Carbon is a building block for all life and plays a key role in regulating Earth’s climate. It shuttles throughout the planet in two major cycles.(Illustration by Eric S. Taylor/Woods Hole Oceanographic Institution Graphics Services). Captions and Image Source: © Woods Hole Oceanographic Institution
Excerpts;
In a sense, rivers are like airport terminals connecting air, mountains, rocks, plants, soil, and the ocean. And like travelers in airports, the materials transported by rivers can tell stories of where they’ve been, what’s happened to them, and where they’re going.
Each day from July to October, monsoon rains bring the equivalent of 35,000 dump truck loads of dirt racing down the Ganges and Brahmaputra Rivers—50 metric tons per second—and deliver it to the Bay of Bengal off the coast of Bangladesh. Swirling in that debris are tiny pieces of the Tibetan Plateau, bits of leaves that fell in India, and remnants of ancient rocks thrust up by tectonic forces to form the highest reaches of the Himalayas.
Rivers slowly gather all that material, whether born of volcano or by tree, and return it to the sea. Throughout Earth’s history, as its continents and climate have shifted, so has the nature of the material passing through the rivers.

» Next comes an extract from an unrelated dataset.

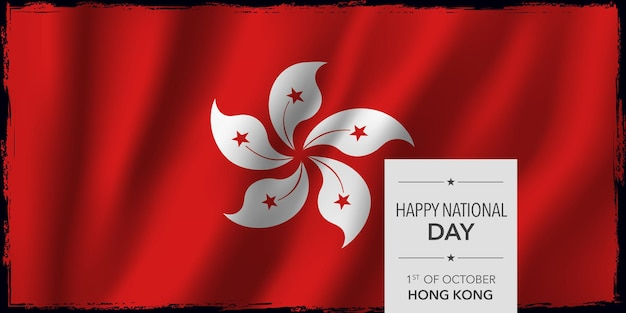Carte de voeux de bonne fête nationale de hong kong, illustration vectorielle de bannière. élément de design commémoratif du 1er octobre avec bodycopy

In a sense, rivers are like airport terminals connecting air, mountains, rocks, plants, soil, and the ocean. And like travelers in airports, the materials transported by rivers can tell stories of where they’ve been, what’s happened to them, and where they’re going.
Our lab group endeavors to reveal these stories. We study the sources of materials exported by rivers and analyze how they change over time. We piece together these data to understand two intersecting planetary cycles—one controlled by geology and the other by biology—that span time and space and shape the Earth and life on it.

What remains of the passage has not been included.